**TAREFAS A REALIZAR**.
1. Responda às seguintes perguntas com base no texto sobre a extrema-direita em Portugal:
(a) Quem são os autores da parte portuguesa do relatório?
(b) Que percentagem dos delegados ao último congresso do Chega votou a favor da resolução sobre as mulheres que praticassem aborto?
(c) Qual é o nome do ator morto num subúrbio de Lisboa?
2. Retome o texto sobre a extrema-direita em Portugal e prossiga a redação a partir da sua última frase.

A parte portuguesa deste relatório, que retrata a situação em vários países europeus, é da autoria de dois jornalistas que se dedicam ao estudo da extrema-direita, Ricardo Cabral Fernandes e Filipe Teles, que descrevem a relação dos apoiantes portugueses ao movimento.
O relatório anual de segurança interna de 2019, publicado em 2020, alerta mesmo que, "em Portugal, a extrema-direita tem vindo a reorganizar-se, reciclando discurso, formando novas organizações e recrutando elementos junto de determinadas franjas sociais a que normalmente não acediam num passado não muito distante" . Assinala a "normalização" política do Chega em 2020 e alerta para a "possibilidade de radicalização das formas de protesto da extrema-direita portuguesa".
Acordo com PSD e direita nos Açores contribuiu "mais para legitimar o Chega"
Depois de o partido de extrema-direita ter eleito um deputado nas legislativas de 2019, o relatório assinala que o acordo com o PSD e outros partidos de direita para formar Governo na região autónoma dos Açores "foi visto como um primeiro passo para um acordo parlamentar ou de Governo a nível nacional", contribuindo "mais para legitimar o Chega".
O documento destaca que o racismo em Portugal foi evidente numa série de atos violentos, como a agressão de uma mulher num autocarro, pela polícia, por o filho não ter bilhete ou ainda pela morte, nas ruas num subúrbio de Lisboa, de um ator, Bruno Candé, por um homem que o mandou "para a senzala", um termo que remete para o passado do esclavagismo em África.
O Chega, segundo o relatório, fez elevar as "narrativas-chave" de extrema-direita "a níveis nunca vistos na política" portuguesa desde o fim do Estado Novo, dando como exemplo que 15% dos delegados ao último congresso votaram a favor de uma resolução que propunha que fossem retirados os ovários às mulheres que praticassem aborto.
Extrema-direita tirou "vantagem da insatisfação, frustração e ressentimento" das medidas contra a covid-19
A parte portuguesa deste relatório, que retrata a situação em vários países da União Europeia, mas também da Europa de Leste, é da autoria de dois jornalistas que se dedicam ao estudo da extrema-direita, Ricardo Cabral Fernandes e Filipe Teles, que avisam para o risco de a extrema-direita tentar "tirar vantagem da insatisfação, frustração e ressentimento da crise socioeconómica causada pelas medidas para conter a pandemia covid-19".

**DADOS DE ORIGEM**.

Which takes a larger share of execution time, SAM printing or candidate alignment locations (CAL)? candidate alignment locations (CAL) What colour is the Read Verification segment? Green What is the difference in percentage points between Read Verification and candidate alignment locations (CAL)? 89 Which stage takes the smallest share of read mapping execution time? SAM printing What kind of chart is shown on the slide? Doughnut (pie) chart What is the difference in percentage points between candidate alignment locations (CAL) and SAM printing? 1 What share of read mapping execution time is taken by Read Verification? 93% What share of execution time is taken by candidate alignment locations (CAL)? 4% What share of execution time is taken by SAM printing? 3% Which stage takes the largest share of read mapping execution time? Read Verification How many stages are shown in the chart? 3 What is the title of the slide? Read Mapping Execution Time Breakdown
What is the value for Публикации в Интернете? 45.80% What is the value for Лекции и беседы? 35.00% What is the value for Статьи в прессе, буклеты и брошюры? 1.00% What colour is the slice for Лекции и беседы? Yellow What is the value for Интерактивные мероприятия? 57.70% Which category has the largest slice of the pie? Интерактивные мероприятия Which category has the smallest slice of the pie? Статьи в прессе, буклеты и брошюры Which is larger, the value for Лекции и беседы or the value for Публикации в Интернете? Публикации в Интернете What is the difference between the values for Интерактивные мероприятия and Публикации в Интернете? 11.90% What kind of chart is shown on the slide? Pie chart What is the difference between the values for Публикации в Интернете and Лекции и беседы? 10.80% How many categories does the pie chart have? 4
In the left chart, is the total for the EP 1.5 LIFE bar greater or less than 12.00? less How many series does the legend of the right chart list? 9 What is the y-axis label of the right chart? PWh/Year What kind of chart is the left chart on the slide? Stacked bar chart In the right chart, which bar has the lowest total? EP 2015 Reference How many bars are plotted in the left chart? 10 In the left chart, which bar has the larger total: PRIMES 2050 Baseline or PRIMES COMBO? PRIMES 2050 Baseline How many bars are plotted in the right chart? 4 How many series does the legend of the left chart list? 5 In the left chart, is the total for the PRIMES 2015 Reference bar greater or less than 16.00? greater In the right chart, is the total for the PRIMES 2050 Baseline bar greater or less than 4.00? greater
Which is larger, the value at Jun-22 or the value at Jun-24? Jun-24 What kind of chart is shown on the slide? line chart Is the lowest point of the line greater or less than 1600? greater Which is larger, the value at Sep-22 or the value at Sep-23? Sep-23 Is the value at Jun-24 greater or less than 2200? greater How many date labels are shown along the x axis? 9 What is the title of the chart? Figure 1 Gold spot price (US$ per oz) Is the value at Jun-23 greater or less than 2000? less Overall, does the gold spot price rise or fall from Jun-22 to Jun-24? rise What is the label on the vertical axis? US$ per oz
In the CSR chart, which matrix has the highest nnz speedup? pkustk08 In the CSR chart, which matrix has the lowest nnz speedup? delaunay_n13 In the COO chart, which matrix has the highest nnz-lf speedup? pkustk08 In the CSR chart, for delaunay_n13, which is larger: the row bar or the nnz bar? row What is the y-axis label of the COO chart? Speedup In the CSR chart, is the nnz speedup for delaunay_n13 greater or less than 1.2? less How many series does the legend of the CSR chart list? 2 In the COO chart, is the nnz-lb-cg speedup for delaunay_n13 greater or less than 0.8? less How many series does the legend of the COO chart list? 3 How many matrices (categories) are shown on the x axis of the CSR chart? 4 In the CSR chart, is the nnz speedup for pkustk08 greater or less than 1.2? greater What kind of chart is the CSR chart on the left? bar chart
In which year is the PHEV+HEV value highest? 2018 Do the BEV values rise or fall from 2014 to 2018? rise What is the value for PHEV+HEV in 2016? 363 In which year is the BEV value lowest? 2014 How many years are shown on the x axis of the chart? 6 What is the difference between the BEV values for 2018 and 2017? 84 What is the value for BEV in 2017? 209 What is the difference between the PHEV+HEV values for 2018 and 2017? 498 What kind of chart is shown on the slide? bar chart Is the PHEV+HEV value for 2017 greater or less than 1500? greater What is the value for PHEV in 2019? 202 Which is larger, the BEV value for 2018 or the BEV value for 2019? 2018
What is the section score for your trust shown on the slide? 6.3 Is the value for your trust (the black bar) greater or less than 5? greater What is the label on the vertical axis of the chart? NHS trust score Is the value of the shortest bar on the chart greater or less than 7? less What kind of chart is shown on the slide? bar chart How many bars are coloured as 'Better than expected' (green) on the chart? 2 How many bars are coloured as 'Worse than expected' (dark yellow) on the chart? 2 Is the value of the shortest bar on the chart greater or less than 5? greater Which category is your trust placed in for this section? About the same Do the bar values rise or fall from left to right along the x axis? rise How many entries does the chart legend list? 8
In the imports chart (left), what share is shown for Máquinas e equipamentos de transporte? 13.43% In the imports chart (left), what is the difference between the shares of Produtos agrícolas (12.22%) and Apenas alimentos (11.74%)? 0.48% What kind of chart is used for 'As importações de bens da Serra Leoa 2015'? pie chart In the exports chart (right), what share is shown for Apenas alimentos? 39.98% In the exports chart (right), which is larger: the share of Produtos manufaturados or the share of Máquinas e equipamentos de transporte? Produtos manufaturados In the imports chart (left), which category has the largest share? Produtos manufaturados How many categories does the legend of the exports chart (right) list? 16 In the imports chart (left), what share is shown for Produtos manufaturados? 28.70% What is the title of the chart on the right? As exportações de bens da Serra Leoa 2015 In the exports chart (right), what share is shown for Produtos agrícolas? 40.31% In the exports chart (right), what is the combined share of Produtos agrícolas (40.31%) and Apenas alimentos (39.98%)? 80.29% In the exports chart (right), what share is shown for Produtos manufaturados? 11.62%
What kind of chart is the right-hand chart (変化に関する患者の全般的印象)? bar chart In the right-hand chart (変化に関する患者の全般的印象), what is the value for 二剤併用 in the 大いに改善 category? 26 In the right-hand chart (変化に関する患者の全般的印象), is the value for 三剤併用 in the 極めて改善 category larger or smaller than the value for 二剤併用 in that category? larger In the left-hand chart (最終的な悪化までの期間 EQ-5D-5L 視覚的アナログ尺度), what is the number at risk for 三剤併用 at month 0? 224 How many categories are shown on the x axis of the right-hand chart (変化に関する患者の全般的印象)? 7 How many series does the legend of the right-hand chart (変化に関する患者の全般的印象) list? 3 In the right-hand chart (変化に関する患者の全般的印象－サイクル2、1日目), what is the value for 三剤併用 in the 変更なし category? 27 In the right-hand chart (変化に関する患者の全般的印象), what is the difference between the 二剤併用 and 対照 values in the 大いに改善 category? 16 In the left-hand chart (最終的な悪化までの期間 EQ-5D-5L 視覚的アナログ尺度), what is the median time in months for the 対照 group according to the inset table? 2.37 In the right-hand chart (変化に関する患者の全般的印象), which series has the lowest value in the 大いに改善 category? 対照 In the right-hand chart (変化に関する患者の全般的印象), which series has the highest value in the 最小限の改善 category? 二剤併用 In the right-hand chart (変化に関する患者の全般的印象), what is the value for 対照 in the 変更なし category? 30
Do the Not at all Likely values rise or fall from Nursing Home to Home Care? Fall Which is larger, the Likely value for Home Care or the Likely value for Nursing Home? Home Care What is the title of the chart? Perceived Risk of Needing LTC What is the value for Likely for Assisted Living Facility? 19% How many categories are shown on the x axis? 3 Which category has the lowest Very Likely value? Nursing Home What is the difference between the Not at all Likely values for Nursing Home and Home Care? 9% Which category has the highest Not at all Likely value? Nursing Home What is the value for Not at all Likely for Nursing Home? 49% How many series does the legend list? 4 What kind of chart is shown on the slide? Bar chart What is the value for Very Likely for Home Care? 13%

**RESPOSTAS POR ITEM**.
1.
(a) Ricardo Cabral Fernandes e Filipe Teles.
(b) 15%.
(c) Bruno Candé.

2.
A exemplo, defendem, do que já começou a acontecer em 2020, ano em que o país viveu a crise devido à pandemia de covid-19, quando o Chega, por exemplo, organizou uma manifestação contra a pedofilia, o que "abriu a porta à mobilização da extrema-direita", organizada por movimentos "pela verdade" de negacionistas.
"Os protestos começaram com algumas dezenas de participantes, mas já conseguem juntar algumas centenas de pessoas", assinala-se no texto. O relatório visa fazer um retrato sobre área e temas que a direita radical e extrema-direita está a explorar e foi encomendado por três organizações não-governamentais, HOPE not hate, (Esperança, não ódio, anti-racista), do Reino Unido, Expo, da Suécia, e Fundação Amadeu António, da Alemanha.
Em Portugal, são identificados seis grupos ligados à extrema-direita. O Chega é identificado como populista radical de direita, o Ergue-te (ex-PNR) de extrema-direita, os grupos Escudo Indentitário e Associação Portugueses Primeiro são considerados identitários, Hammer Skin neo-nazis e o Movimento Zero, movimento não orgânico nas polícias, é definido como populistas de extrema-direita.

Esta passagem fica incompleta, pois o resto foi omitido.